Actions to take =
1. Return the stretch of the GPseudoRank summary from "Purpose of the" through "Carlo (MCMC) methods.", copied word for word.
2. Answer these questions from the GPseudoRank summary, one line per answer:
(a) In what kind of data does GPseudoRank model pseudotime uncertainty?
(b) What two kinds of methods does GPseudoRank use?
(c) What was a variant of the method developed to achieve?
3. Write the next part of the GPseudoRank summary, picking up after its final line.

Exercise passage =
Purpose of the Study:

  • To introduce GPseudoRank, a novel method for modeling pseudotime uncertainty in scRNA-seq data.
  • To enable sampling from complex and multi-modal posterior distributions of cell orders.
  • To estimate dynamic changes in ordering uncertainty throughout biological processes.

Main Methods:

  • GPseudoRank utilizes Bayesian modeling and Markov Chain Monte Carlo (MCMC) methods.
  • The approach is designed to handle complex and multi-modal posterior distributions of cell orders.
  • A variant of the method is developed for scalability to large droplet-based scRNA-seq datasets.

Main Results:

  • GPseudoRank successfully samples from complex posterior distributions and identifies phases of varying pseudotime uncertainty.

Supplied records =
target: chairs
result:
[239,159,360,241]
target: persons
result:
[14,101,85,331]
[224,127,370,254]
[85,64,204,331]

Activity answers =
1.
Purpose of the Study:

  • To introduce GPseudoRank, a novel method for modeling pseudotime uncertainty in scRNA-seq data.
  • To enable sampling from complex and multi-modal posterior distributions of cell orders.
  • To estimate dynamic changes in ordering uncertainty throughout biological processes.

Main Methods:

  • GPseudoRank utilizes Bayesian modeling and Markov Chain Monte Carlo (MCMC) methods.

2.
(a) scRNA-seq data
(b) Bayesian modeling and Markov Chain Monte Carlo (MCMC) methods
(c) Scalability to large droplet-based scRNA-seq datasets

3.
  • The method accurately identifies cells with early antiviral responses.
  • Pseudotime uncertainty is linked to the identification of metastable states in biological processes.

Conclusions:

  • GPseudoRank offers a robust framework for analyzing pseudotime uncertainty in scRNA-seq data.
  • The method provides insights into dynamic changes in developmental trajectories and cellular states.
  • GPseudoRank facilitates downstream analyses such as gene clustering and network inference by quantifying ordering uncertainty.